The students’ work was by no means a pristine example of shinning grammar and literary skills  – the misspelt word “cockaroach” incited an especially sympathetic laughter from the crowd – but as Bitz proceeded to explain, “Eighty percent of the children we work with do not have English as their first language. The fact that they are able to produce such complex plots and structures in English is a impressive.”

“I remember working with a group of students from the former Martin Luther King Jr. High School [at 122 Amsterdam Ave.] when the project began,”  Bitz said in an interview before the panel. “These students were misunderstood by their teachers, but their fascination for Manga comic books was so impressive and so deep that they developed masterful plots and analytical capabilities.”

“One of the most memorable moments for me throughout this whole project was when the manga high students went to a book signing at an actual book store and were treated as real published authors. Their faces lit up as they realized “whoa, we are famous!” Bitz added.

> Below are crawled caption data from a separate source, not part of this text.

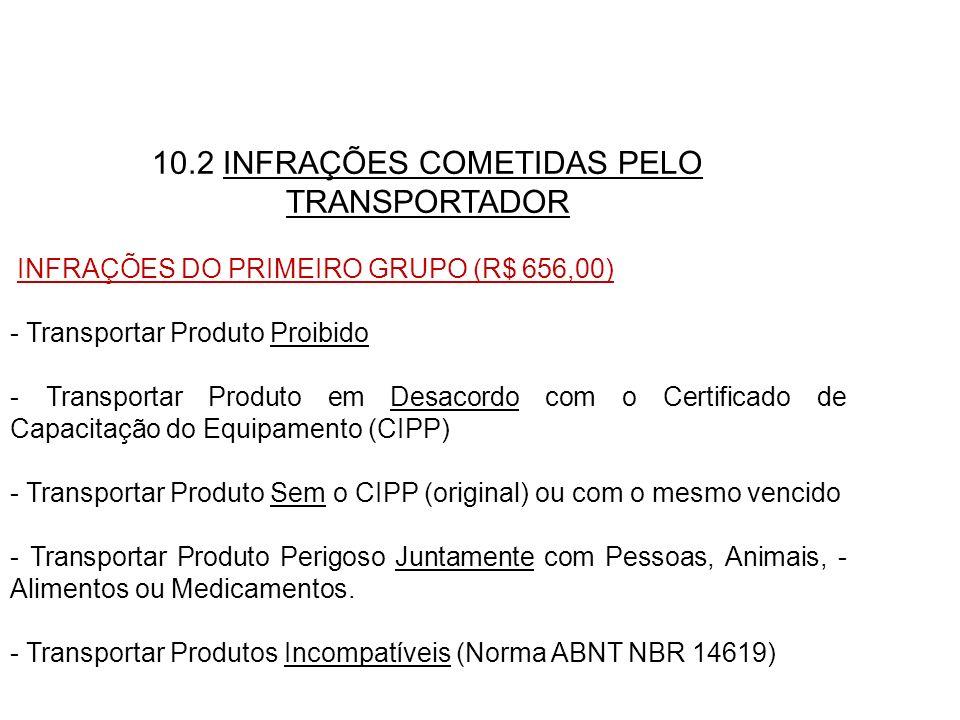 10.2 INFRAÇÕES COMETIDAS PELO TRANSPORTADOR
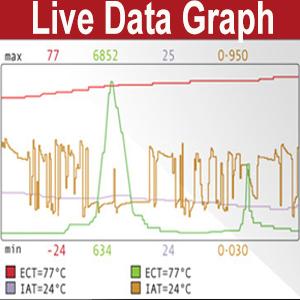 live data graph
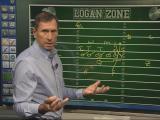 Coaching 101: Split back and inverted veer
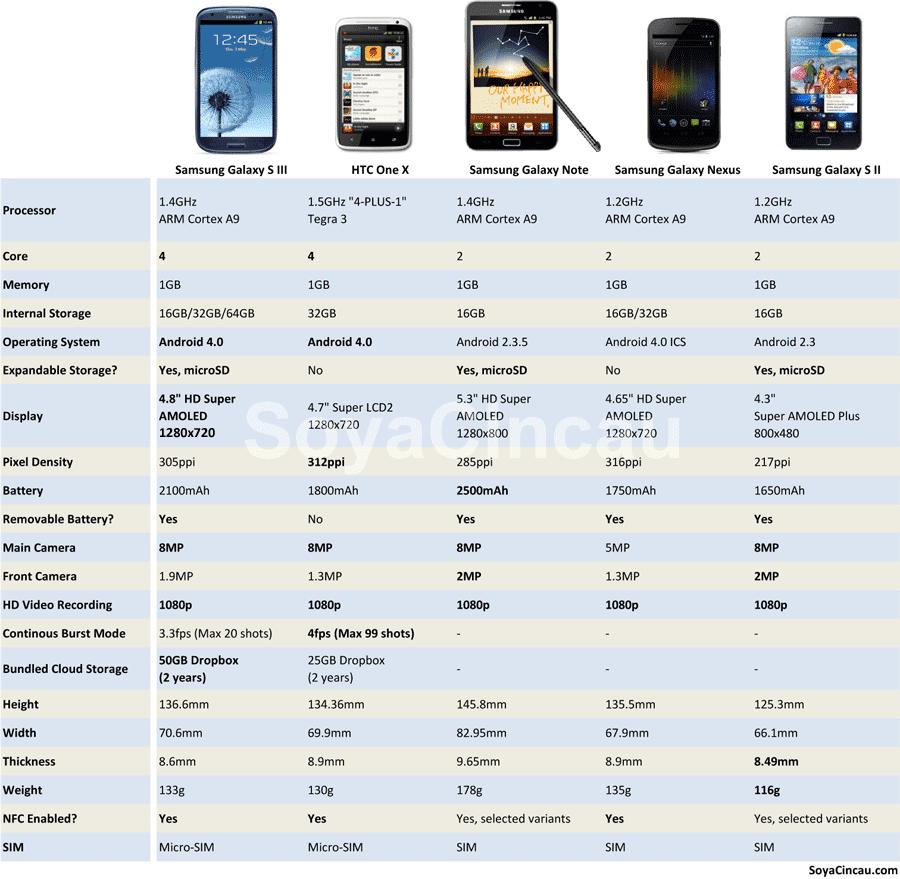 Samsung Galaxy S3 vs HTC One vs Galaxy Note vs Nexus vs Galaxy S2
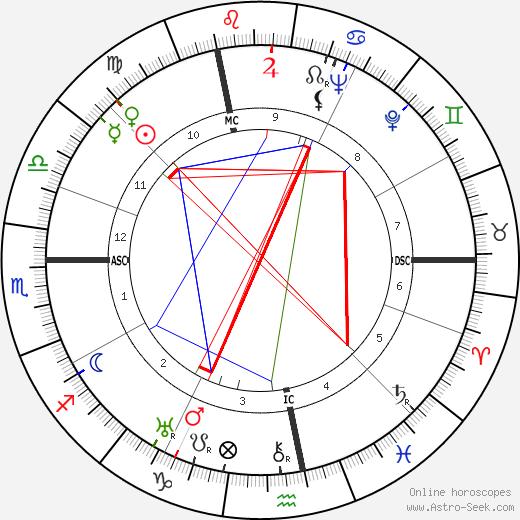 Walter Wiemken birth chart, Walter Wiemken astro natal horoscope, astrology
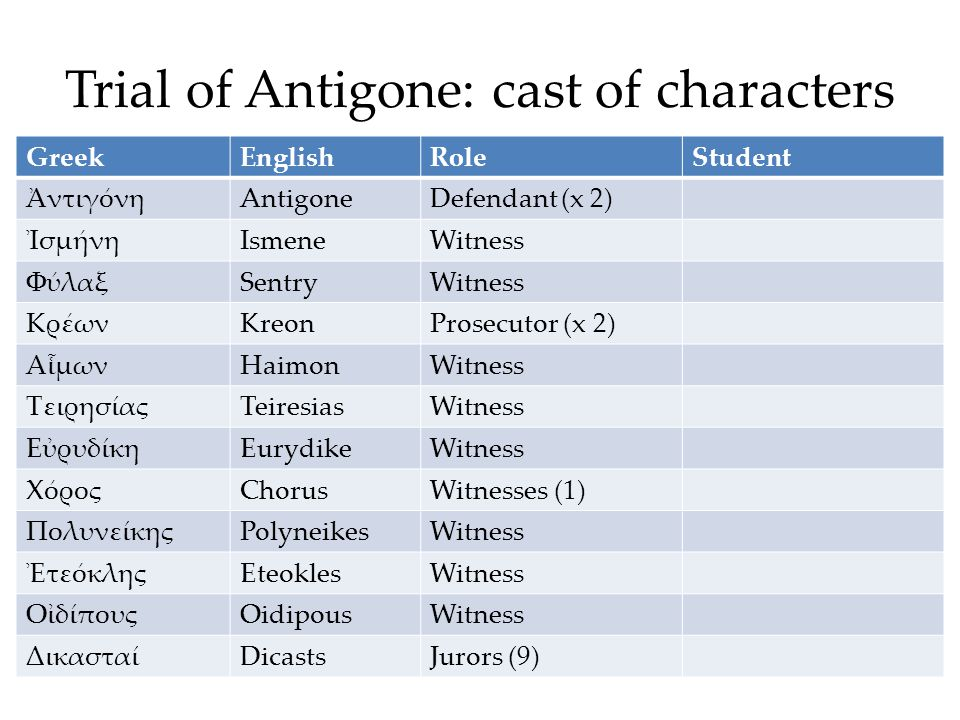 Trial of Antigone: cast of characters GreekEnglishRoleStudent ἈντιγόνηAntigoneDefendant (x 2) ἸσμήνηIsmeneWitness ΦύλαξSentryWitness ΚρέωνKreonProsecutor (x 2) ΑἷμωνHaimonWitness ΤειρησίαςTeiresiasWitness ΕὐρυδίκηEurydikeWitness ΧόροςChorusWitnesses (1) ΠολυνείκηςPolyneikesWitness ἘτεόκληςEteoklesWitness ΟἰδίπουςOidipousWitness ΔικασταίDicastsJurors (9)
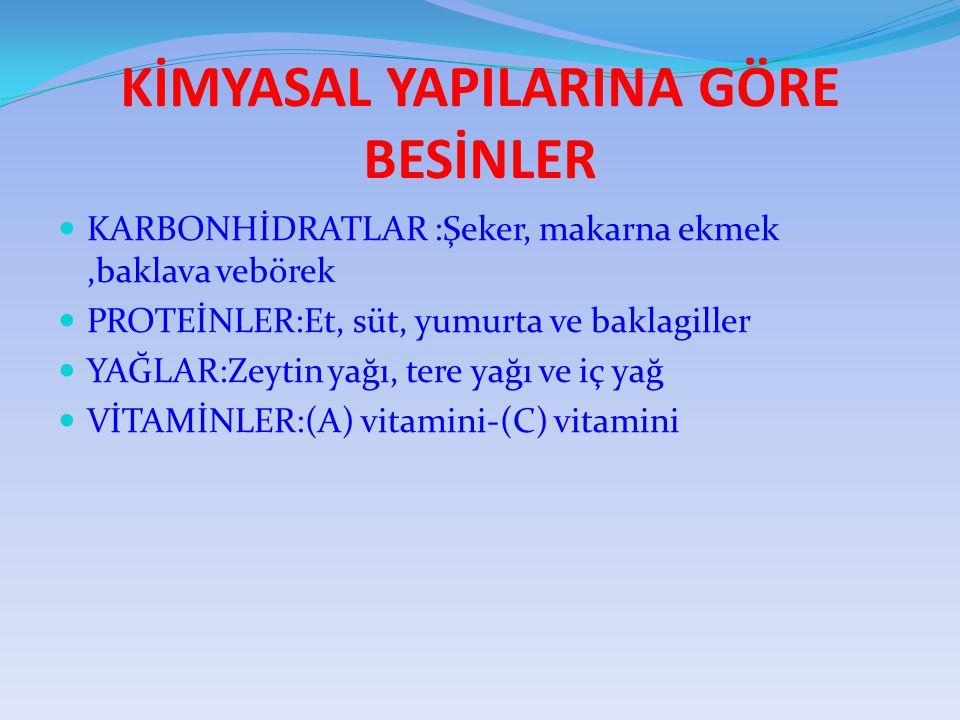 KİMYASAL YAPILARINA GÖRE BESİNLER KARBONHİDRATLAR :Şeker, makarna ekmek,baklava vebörek PROTEİNLER:Et, süt, yumurta ve baklagiller YAĞLAR:Zeytin yağı, tere yağı ve iç yağ VİTAMİNLER:(A) vitamini-(C) vitamini
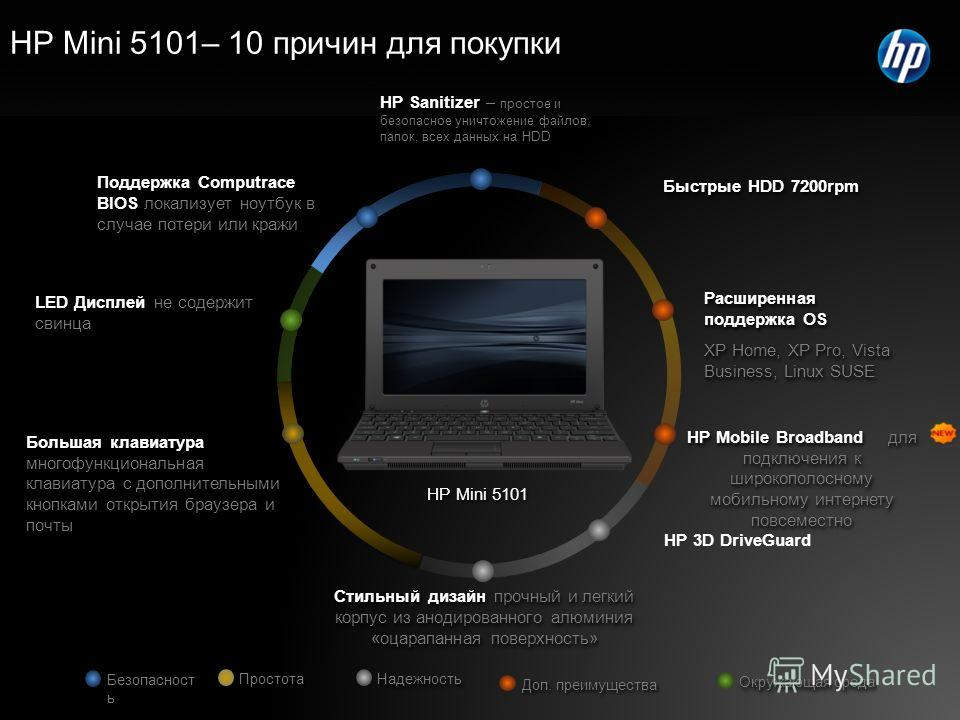 Поддержка Computrace BIOS локализует ноутбук в случае потери или кражи Стильный дизайн прочный и легкий корпус из анодированного алюминия «оцарапанная поверхность» Расширенная поддержка OS XP Home, XP Pro, Vista Business, Linux SUSE Расширенная подде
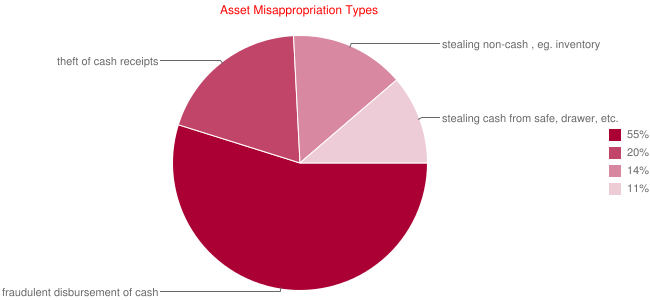 Asset Misappropriation Types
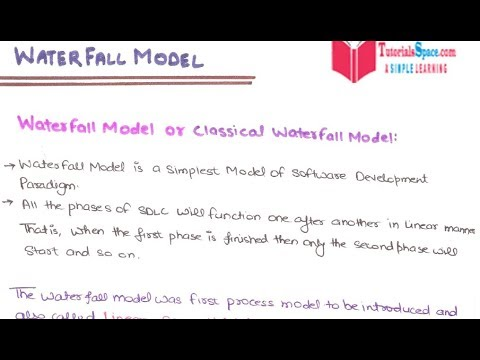 05- Waterfall Model In Software Engineering In HINDI | Waterfall Model In Software Engineering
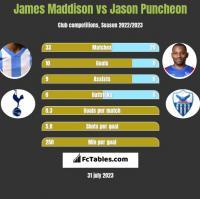 James Maddison vs Jason Puncheon h2h player stats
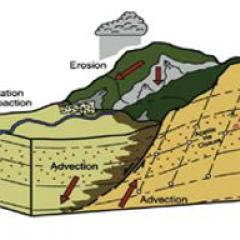 Erosion diagram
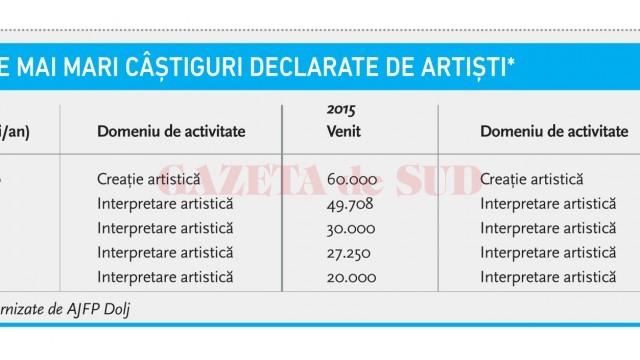 Cele mai mari câștiguri declarate de artiști*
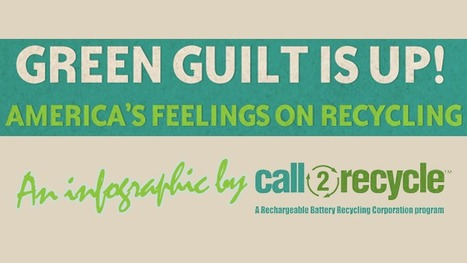 New Survey: 'Green Guilt' is Up - Earth911.com | Research for Library Instruction | Scoop.it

By its 10-year anniversary, the comic project has successfully been adopted by over 200 schools around the country. That said, a number of roadblocks to the project’s development still remain. “It is hard to convince teachers and principals to adopt something labeled as radical,” Bitz explained.  “The challenge for more traditional teachers sometimes is also giving children the power to interpret stories in their own ways.”

At the end of the panel, Andrew 0’Connor, a U.S. history teacher at the Northern Valley Regional High School in Old Tappan, N.J, approached co panelist Charlie LaGreca to discuss his own experiences with the project, “I have been teaching since 1974 and 20 percent of what I do in class is comic related,” he said.

O’Connor’s methods involve assigning comic book illustrations of important events in history as homework for his students, he explained. “At one point, I had them read the Boy Commandos comics to illustrate WWI American propaganda at the time,” he said. “I am very happy with the results of my students.”

“People may choose to buy our model online but oftentimes they look it up and create their own versions of it themselves. And we love that too,” Bitz explained. “With our endeavor to develop a whole range of creative options for teachers and students, I really hope we can demonstrate that you can learn how to use a semicolon using creative methods, and that creative strategies are so much better than having a list of ten questions on a worksheet.

“The ultimate aim for us is to have this be a large part if the history curriculum, or the science curriculum, or the English curriculum!” he added.